* AIM OF THE TASK *
Copy the records below verbatim, beginning at the line that contains "Is point 213,32" and continuing through the last line of the records.

[Image and question records]
☆ ☆ ☆

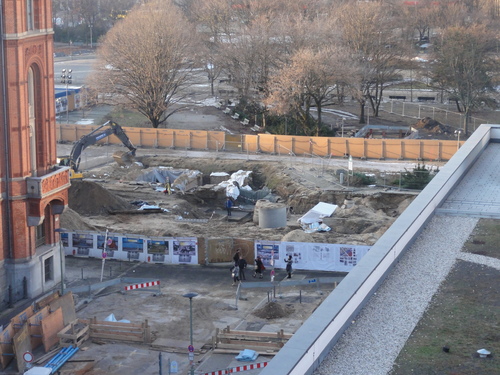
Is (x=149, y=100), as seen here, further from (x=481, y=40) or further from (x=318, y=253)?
(x=318, y=253)

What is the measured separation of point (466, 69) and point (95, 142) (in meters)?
33.9

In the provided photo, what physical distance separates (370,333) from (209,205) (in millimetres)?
37797

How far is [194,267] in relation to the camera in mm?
40531

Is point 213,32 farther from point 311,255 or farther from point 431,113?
point 311,255

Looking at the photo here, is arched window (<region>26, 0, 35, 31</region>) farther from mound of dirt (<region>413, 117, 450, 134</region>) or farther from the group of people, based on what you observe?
mound of dirt (<region>413, 117, 450, 134</region>)

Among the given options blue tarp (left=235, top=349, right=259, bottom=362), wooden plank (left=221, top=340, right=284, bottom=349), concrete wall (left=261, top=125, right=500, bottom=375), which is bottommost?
blue tarp (left=235, top=349, right=259, bottom=362)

☆ ☆ ☆

* WORKED ANSWER *
Is point 213,32 farther from point 311,255 or farther from point 431,113?
point 311,255

Looking at the photo here, is arched window (<region>26, 0, 35, 31</region>) farther from mound of dirt (<region>413, 117, 450, 134</region>) or farther from the group of people, based on what you observe?
mound of dirt (<region>413, 117, 450, 134</region>)

Among the given options blue tarp (left=235, top=349, right=259, bottom=362), wooden plank (left=221, top=340, right=284, bottom=349), concrete wall (left=261, top=125, right=500, bottom=375), which is bottommost?
blue tarp (left=235, top=349, right=259, bottom=362)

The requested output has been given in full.